Account Net-Liq: $19,047.39
SPX value: 3,224.73
I have been trading the strategy I was talking about in my previous entries in my diary in my ROTH account for some time now. I have been accumulating shares of HP until I reached 100 shares, later on, I kept accumulating PPL, and now I am accumulating AT&T (T) shares. I keep selling covered calls and using the proceeds to buy more shares. My HP covered call trade is stalled now a bit. I had to sell CCs below my purchase price and at some point, oil companies started rallying hard and I had to roll my covered calls higher to avoid assignment which would cause selling my shares way below my average cost basis. Not happy but it is what it is. Now the CC is in good shape but my expiration is way away in December 2020. Not much happy either but there is no rush. It would not be good pushing these trades and force them. I am in December, so I have to wait. Period.
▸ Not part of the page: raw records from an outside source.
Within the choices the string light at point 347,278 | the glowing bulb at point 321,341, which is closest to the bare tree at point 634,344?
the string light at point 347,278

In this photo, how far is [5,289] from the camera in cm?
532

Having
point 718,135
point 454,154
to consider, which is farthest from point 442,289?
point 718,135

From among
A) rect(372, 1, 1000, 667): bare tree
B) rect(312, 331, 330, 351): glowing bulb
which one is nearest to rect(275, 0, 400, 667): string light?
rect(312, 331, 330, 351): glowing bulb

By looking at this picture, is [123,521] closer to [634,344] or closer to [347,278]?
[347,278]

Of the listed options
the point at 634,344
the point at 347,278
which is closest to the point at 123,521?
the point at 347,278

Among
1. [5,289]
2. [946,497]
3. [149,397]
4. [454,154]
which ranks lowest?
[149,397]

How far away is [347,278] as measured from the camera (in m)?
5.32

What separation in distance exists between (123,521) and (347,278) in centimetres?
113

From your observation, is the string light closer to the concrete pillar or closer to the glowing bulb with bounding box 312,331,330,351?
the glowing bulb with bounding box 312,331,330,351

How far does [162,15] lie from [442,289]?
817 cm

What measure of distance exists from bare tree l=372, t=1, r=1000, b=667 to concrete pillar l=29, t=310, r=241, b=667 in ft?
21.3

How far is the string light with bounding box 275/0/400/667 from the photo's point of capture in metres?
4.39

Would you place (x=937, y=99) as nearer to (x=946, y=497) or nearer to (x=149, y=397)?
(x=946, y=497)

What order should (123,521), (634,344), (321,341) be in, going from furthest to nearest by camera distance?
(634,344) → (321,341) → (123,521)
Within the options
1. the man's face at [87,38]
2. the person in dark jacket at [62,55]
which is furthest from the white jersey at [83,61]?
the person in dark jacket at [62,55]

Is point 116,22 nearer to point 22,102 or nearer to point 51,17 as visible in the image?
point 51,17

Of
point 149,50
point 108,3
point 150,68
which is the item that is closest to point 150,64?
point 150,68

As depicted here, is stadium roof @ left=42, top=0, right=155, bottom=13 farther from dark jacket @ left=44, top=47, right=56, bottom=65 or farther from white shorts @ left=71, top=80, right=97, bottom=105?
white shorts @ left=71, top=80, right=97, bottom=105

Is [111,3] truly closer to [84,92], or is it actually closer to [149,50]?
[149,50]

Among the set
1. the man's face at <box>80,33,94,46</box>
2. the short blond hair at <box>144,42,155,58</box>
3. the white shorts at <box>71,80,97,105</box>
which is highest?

My PPL trades are in good shape. I could sell CCs above my purchase price, so I do not have to worry about rolling that much. If the stock rallies high and I can’t roll or would have to roll way away in time, I’d rather sell the shares for a profit and start selling puts to buy back in. But PPL is a slow lazy stock. It doesn’t rally that much and that fast, so, will see.
However, it seems, this account is doing extremely well under this strategy. Yes, there are drawdowns, but overall, the account prospers. It is not a quick-rich scheme, but I am happy with the results.